*** Text excerpt Section Begins ***
In a 27-page response, Knight and colleagues disputed the observations’ importance, adding that their Cell paper, which used updated methods, had replicated the Nature paper’s conclusions. But the response wasn’t convincing to Salzberg, who developed some of the computational tools used in the Nature paper.

Teaming up with the East Anglia researchers (who themselves have a patent application for using bacteria as biomarkers for prostate cancer), Salzberg downloaded and reanalyzed a subset of the Nature study’s data. When they included extra filters for human DNA—one alone is rarely sufficient, Salzberg says—their analysis found that millions of sequences the Nature authors had assumed were microbial were in fact human. Many of the microbes the study identified, the new preprint argues, were never in the TCGA cancer samples at all.

Knight says the exact identity of sequences found in specific cancers doesn’t change his group’s conclusions. For diagnostic purposes, “If what you’re trying to do is distinguish … cancer cases from controls or one cancer from another, it matters much more that those distinguishing sequences exist rather than what you call them.” Analyses “can be refined with successive techniques and data sources,” he adds, noting that other research—and a minianalysis he and his colleagues ran this week—shows the microbial differences remain even when human sequences are more stringently ruled out.
*** Text excerpt Section Ends ***
*** Data extract Section Begins ***
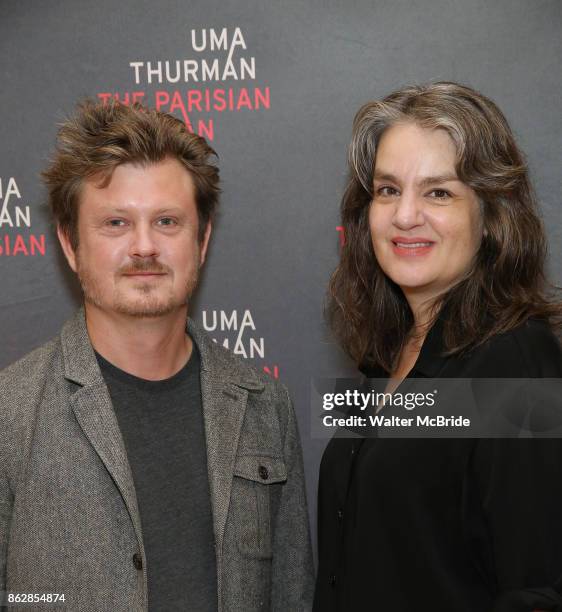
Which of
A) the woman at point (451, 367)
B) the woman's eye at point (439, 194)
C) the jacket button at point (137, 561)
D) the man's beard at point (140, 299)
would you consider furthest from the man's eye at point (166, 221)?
the jacket button at point (137, 561)

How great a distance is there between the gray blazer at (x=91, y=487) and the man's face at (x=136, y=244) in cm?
13

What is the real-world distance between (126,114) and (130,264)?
1.25 ft

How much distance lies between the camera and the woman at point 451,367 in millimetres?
1354

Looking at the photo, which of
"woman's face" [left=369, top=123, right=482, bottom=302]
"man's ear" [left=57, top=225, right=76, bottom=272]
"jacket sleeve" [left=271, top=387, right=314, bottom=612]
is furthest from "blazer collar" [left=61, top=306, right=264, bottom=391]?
"woman's face" [left=369, top=123, right=482, bottom=302]

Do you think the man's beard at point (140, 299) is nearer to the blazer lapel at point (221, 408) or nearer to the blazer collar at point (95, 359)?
the blazer collar at point (95, 359)

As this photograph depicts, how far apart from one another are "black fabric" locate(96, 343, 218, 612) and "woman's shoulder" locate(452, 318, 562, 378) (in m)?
0.68

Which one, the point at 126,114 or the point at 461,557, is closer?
the point at 461,557

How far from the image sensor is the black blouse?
134cm

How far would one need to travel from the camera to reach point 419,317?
1.74m

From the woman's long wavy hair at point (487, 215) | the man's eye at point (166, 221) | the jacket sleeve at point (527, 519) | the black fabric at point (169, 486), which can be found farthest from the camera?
the man's eye at point (166, 221)

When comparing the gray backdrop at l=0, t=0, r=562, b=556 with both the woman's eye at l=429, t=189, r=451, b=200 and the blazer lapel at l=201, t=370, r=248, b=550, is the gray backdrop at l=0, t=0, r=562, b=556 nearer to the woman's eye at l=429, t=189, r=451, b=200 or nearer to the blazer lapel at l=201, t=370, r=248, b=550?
the blazer lapel at l=201, t=370, r=248, b=550

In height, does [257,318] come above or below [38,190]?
below

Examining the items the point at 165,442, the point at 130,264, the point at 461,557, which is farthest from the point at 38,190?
the point at 461,557

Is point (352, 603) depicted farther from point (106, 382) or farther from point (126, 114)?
point (126, 114)
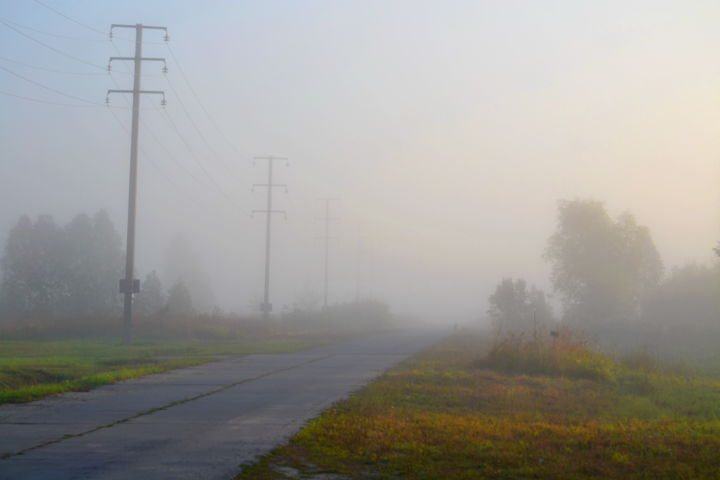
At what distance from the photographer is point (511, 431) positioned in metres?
11.6

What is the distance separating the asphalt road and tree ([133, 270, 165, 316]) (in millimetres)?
47936

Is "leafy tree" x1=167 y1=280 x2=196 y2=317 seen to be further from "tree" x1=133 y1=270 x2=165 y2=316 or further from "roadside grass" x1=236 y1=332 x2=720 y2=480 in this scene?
"roadside grass" x1=236 y1=332 x2=720 y2=480

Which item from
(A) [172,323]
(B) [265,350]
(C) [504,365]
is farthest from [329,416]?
(A) [172,323]

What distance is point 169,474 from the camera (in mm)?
8484

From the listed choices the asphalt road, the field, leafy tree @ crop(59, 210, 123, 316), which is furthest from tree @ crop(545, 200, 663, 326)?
the asphalt road

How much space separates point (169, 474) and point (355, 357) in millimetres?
21846

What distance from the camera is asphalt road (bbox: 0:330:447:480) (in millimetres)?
8930

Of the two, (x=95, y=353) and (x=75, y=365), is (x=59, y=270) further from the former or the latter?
(x=75, y=365)

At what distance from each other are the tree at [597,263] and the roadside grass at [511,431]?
56245 mm

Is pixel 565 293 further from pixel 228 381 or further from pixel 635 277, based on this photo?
pixel 228 381

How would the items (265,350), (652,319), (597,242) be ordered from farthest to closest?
(597,242)
(652,319)
(265,350)

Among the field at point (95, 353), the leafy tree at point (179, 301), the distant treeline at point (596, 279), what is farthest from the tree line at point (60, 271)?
the distant treeline at point (596, 279)

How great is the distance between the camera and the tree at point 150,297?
221 ft

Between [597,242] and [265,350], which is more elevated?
[597,242]
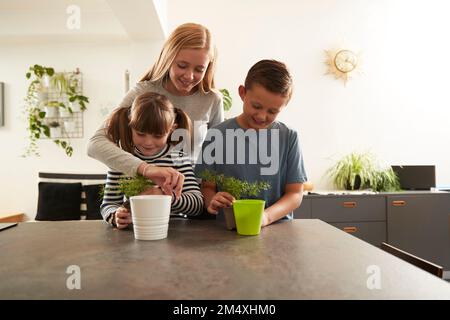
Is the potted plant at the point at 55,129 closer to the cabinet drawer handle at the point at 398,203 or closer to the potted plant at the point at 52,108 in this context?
the potted plant at the point at 52,108

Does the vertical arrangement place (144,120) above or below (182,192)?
above

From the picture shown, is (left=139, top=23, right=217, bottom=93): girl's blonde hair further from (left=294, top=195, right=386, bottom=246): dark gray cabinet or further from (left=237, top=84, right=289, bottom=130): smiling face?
(left=294, top=195, right=386, bottom=246): dark gray cabinet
*** Data extract Section Ends ***
#### Exercise aim:
Pick up the excerpt on the dispute over microbial sequences in tumor data after its final sentence, and carry it forward.

#### Final answer:
Disputed patterns

The new preprint from Salzberg and colleagues also addresses the impressive ability of the Nature paper’s computer models to predict cancer type based on a sample’s microbiome. Because the tissue samples came from multiple different medical centers and times, Knight and colleagues used a technique called normalization to try to remove some of the variability. But this process was problematic, the new preprint alleges: It introduced a distinct electronic tag to the data from each cancer type. This meant that when the team fed normalized data into their algorithms, the computer could surreptitiously just use the tag, rather than the microbial data, to determine which cancer type a sample came from.

Knight says his group disagrees with the preprint’s analysis, and reemphasizes that the Cell paper, which didn’t process data in the same way, reached the same conclusions. He adds his team isn’t “especially motivated” to comb through the preprint’s lengthy analysis or address it on social media, where it is already generating a buzz. “If they were to publish this in a peer-reviewed journal, we would address [it], … which I think is the appropriate way to do science, as over the past few centuries.”

In a statement, Micronoma CEO Sandrine Miller-Montgomery notes the company’s products in development don’t rely on the Nature paper. “We developed additional human filtering and quality control methods that minimized human genomic DNA contamination, finding that doing so did not hinder the ability to diagnose cancer presence or types,” she says. For its lung cancer blood test, the furthest along in its pipeline, “Micronoma has generated an independent and proprietary microbial database based on metagenome assembly of nonhuman reads.”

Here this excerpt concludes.